*Task description*.
Summarize the Flavocide article below in two sentences.

Segment Start: Passage

Agriculture technology (AgTech) company Bio-Gene Technology (ASX: BGT) has reported results from a recent grain storage program and said its Flavocide product was able to meet key industry standards.
Results confirmed that Flavocide continued to demonstrate control over offspring of adult Lesser grain borer – a type of insect that first originated in South America but is now a cosmopolitan pest especially in warmer countries – over an industry benchmarked nine-month period in both field and laboratory conditions, the company said.
Bio-Gene is currently developing a variety of “next generation of novel insecticides” that attempt to address the global problems of insecticide resistance and toxicity.
According to the company, its novel platform technology is based on naturally occurring “beta-triketones”, a type of chemistry that may offer new solutions for insect management control in crop protection, grain storage, public health, consumer applications and animal health.
In order to validate its product development, the company embarked on a grain storage trial program for its synthetic Flavocide molecule that was developed with the assistance of the CSIRO, initially formulated as an emulsion in water for use in a range of agricultural and public health applications.
The product aims to deliver significantly increased production yield compared with extraction from plant materials and could become a staple product for storage facilities seeking to mitigate the growing problem of insecticide resistance and loss of yield.
The company’s CEO Richard Jagger spoke exclusively to Small Caps last year, around the time of Bio-Gene’s ASX-listing where he explained that Bio-Gene’s products are targeting large agri-businesses, commercial farmers, but also, individual consumers through the sale of sprays and repellents utilising both natural and synthetic beta-triketones.
Countering a pest problem
Currently, the incidence of pest resistance is rising in Australia and all other major countries that utilise large agribusiness farming methods. In some cases, farmers have lost as much as 70% of their grain while in storage as a result of pests that destroy farmed produce.
One of the major problems eluding pesticide developers is that there is no universal approach to control all major pests that impact stored grain.
Bio-Gene thinks it can provide a working solution through its development of Flavocide, which has the potential to create formulations that will enable control of the full range of pests including pests resistant to other classes of chemistry.

Segment End: Passage
Segment Start: Provided information

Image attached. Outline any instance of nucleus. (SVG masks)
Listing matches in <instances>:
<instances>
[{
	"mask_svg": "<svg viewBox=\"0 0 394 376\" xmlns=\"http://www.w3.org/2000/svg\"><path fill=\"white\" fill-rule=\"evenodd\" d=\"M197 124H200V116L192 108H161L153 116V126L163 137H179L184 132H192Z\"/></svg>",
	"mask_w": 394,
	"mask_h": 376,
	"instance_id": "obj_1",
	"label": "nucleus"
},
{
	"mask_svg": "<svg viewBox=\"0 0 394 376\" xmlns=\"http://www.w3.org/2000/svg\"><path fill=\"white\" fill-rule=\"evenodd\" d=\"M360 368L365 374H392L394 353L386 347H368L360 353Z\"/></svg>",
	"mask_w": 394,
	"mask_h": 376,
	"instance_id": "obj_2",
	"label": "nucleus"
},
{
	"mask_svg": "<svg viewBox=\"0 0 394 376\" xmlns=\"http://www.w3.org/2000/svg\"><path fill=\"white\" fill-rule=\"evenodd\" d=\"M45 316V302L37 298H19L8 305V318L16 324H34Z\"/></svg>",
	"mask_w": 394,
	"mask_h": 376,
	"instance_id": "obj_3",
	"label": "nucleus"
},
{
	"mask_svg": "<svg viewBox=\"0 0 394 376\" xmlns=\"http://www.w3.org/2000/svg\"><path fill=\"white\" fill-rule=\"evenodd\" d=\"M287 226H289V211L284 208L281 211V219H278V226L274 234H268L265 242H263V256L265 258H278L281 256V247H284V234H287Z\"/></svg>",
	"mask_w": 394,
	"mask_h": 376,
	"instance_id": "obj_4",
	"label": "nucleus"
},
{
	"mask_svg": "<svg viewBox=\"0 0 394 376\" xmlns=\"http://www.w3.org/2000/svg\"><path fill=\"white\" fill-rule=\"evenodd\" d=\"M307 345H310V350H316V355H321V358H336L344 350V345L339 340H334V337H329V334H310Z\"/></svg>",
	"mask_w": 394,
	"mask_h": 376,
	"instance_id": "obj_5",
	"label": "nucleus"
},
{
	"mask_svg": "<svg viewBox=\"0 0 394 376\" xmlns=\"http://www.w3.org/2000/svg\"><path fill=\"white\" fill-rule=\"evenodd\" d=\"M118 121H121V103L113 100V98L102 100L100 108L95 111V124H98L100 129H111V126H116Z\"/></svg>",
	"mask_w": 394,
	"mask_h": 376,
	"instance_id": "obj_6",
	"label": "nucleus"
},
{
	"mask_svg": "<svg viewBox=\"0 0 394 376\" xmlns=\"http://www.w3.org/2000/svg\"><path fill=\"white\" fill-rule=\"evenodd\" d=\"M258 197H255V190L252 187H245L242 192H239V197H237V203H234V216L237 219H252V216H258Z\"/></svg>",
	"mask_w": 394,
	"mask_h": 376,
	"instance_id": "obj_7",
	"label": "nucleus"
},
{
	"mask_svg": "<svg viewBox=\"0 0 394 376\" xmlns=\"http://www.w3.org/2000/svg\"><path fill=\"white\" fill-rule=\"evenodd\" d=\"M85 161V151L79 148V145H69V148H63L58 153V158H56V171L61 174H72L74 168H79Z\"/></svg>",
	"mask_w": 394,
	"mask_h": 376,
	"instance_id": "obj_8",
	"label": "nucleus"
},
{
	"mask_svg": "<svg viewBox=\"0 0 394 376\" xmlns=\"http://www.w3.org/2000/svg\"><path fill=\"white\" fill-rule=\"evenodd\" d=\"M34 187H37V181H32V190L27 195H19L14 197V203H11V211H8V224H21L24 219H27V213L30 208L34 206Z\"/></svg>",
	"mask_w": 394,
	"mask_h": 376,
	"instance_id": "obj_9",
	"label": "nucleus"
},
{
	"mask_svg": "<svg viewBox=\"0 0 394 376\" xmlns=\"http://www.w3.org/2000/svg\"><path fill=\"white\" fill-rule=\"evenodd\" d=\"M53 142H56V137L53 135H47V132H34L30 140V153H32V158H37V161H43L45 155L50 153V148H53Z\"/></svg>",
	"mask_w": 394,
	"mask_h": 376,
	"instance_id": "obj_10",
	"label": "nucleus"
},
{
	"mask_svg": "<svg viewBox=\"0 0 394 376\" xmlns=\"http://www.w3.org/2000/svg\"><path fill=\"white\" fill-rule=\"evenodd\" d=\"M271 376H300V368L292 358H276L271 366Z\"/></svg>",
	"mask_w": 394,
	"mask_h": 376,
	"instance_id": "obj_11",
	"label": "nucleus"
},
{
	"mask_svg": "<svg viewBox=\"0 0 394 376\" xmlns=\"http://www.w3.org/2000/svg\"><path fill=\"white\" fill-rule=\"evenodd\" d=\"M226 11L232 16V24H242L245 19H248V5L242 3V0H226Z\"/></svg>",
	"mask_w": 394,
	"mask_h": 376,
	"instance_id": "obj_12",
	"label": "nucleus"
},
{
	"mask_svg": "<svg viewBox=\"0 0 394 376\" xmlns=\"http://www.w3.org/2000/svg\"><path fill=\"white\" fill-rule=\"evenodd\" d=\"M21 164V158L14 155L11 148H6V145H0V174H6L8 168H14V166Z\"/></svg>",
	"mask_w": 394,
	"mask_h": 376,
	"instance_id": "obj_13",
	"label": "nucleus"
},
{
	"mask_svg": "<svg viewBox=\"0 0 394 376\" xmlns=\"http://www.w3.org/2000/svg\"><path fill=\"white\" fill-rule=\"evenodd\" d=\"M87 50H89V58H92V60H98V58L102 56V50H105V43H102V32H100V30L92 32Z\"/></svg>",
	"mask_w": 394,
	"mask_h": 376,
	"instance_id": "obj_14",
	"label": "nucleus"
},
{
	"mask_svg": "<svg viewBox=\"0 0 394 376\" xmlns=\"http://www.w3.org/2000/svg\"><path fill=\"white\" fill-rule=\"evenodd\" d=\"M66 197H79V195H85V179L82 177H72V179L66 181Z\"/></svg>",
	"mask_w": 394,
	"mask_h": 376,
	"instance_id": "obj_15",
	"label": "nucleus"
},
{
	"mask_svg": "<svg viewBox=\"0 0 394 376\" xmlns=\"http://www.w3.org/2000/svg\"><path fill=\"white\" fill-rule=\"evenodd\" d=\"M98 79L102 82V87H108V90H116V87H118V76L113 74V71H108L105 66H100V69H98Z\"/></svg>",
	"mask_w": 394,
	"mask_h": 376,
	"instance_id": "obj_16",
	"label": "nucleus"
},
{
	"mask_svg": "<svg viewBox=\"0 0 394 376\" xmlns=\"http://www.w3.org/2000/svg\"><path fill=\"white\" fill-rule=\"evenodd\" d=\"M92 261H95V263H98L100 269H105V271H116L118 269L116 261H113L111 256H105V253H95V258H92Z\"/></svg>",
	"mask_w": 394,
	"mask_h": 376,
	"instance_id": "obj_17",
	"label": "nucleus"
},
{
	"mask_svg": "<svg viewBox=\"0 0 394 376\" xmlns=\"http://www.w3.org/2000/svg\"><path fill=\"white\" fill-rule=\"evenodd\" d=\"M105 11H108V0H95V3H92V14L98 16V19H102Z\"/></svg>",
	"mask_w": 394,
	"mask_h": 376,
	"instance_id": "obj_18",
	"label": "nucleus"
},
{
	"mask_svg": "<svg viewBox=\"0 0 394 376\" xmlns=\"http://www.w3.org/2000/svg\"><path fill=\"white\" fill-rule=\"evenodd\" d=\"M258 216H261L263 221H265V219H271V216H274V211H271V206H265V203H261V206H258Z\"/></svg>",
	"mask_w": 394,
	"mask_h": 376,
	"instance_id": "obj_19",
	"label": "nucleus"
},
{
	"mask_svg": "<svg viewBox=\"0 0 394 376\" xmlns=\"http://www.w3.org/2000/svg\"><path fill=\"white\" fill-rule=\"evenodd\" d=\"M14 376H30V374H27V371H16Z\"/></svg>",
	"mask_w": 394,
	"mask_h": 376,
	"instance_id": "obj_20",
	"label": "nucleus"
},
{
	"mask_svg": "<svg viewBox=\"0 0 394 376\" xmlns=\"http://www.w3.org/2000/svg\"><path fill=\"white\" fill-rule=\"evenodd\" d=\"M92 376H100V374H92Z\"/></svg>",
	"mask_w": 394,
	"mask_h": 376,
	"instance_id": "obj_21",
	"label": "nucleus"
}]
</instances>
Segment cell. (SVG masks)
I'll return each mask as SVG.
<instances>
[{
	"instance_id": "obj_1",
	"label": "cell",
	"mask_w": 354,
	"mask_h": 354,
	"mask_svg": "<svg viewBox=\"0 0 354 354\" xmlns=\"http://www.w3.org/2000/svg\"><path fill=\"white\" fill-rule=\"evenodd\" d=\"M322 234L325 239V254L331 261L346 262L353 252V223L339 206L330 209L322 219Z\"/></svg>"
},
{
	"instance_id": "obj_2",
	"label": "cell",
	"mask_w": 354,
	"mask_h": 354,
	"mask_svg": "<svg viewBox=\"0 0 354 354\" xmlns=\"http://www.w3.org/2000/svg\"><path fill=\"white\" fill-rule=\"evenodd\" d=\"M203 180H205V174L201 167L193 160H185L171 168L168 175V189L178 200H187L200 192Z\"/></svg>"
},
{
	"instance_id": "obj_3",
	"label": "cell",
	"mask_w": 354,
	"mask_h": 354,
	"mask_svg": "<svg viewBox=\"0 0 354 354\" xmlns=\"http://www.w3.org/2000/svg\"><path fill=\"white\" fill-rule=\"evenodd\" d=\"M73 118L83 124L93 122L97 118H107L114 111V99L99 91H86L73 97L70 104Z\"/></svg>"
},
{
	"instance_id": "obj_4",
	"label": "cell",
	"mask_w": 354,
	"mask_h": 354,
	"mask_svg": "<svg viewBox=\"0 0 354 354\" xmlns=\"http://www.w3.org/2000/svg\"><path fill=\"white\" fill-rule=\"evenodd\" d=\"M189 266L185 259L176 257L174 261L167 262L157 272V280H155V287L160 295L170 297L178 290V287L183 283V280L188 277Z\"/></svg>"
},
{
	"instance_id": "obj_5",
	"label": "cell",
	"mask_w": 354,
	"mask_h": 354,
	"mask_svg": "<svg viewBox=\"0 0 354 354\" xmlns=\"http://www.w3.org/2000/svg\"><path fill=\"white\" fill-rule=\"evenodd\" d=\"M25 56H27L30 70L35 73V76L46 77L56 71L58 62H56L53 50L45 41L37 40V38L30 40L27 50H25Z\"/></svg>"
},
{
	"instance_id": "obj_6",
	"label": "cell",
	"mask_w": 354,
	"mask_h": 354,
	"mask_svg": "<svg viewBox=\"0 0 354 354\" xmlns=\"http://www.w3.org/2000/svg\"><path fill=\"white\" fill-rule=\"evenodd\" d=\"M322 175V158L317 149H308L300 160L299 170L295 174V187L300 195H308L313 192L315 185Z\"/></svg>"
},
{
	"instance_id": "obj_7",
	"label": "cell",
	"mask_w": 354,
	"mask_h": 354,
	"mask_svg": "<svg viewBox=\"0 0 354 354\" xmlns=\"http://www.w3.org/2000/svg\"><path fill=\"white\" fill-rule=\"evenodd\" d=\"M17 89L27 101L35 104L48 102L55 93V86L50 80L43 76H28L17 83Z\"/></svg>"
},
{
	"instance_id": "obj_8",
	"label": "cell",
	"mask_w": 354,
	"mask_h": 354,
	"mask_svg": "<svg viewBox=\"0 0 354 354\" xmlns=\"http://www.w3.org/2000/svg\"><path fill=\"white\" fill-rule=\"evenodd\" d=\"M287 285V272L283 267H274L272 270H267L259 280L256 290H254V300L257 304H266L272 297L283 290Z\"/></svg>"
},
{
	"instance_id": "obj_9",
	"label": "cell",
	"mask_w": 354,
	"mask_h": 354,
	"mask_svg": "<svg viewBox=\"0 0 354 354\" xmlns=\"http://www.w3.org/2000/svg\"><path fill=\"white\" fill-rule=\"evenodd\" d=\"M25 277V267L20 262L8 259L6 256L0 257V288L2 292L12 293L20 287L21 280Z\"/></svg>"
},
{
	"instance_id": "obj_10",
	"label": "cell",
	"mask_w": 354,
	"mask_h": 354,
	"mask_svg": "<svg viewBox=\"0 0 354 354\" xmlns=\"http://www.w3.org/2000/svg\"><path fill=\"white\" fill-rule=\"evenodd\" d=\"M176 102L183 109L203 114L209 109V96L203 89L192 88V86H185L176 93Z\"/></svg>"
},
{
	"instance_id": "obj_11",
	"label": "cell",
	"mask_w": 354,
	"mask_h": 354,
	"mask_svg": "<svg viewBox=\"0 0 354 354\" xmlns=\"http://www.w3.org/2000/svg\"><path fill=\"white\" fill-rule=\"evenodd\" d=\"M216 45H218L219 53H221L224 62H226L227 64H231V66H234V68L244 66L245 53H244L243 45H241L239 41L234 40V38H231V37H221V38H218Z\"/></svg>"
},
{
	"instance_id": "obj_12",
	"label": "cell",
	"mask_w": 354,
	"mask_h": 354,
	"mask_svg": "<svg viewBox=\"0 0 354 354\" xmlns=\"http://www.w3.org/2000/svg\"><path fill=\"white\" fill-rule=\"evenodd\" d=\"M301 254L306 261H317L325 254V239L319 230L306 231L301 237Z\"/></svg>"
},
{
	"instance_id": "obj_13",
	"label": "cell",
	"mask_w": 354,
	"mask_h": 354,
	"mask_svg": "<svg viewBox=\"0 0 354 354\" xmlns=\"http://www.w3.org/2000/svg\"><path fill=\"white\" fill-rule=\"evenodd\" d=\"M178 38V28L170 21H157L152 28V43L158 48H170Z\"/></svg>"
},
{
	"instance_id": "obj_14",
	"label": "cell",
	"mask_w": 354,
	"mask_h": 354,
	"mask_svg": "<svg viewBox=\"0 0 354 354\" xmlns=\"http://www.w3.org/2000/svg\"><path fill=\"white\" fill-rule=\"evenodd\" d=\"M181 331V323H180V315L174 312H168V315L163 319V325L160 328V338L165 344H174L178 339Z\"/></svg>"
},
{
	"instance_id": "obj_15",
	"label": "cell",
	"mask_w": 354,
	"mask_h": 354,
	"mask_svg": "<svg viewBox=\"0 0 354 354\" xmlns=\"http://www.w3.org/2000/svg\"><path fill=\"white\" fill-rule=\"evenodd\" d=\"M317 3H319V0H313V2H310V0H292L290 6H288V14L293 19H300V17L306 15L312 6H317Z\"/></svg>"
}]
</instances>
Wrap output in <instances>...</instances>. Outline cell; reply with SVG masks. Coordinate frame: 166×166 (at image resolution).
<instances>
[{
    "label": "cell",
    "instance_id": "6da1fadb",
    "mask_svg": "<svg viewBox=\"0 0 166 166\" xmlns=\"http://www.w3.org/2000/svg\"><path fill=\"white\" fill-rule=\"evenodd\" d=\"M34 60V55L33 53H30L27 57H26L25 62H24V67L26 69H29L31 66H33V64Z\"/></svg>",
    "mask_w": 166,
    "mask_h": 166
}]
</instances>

Segment End: Provided information

*Solution to this problem*.
Bio-Gene Technology reported that its synthetic Flavocide molecule, developed with the assistance of the CSIRO, met key industry standards in a grain storage trial program by controlling offspring of adult Lesser grain borer over an industry-benchmarked nine-month period in both field and laboratory conditions. The company is developing novel insecticides based on naturally occurring beta-triketones to address insecticide resistance and toxicity, and it believes Flavocide could enable control of the full range of stored-grain pests, including resistant ones, at a time when pest resistance is rising and some farmers have lost as much as 70% of their stored grain.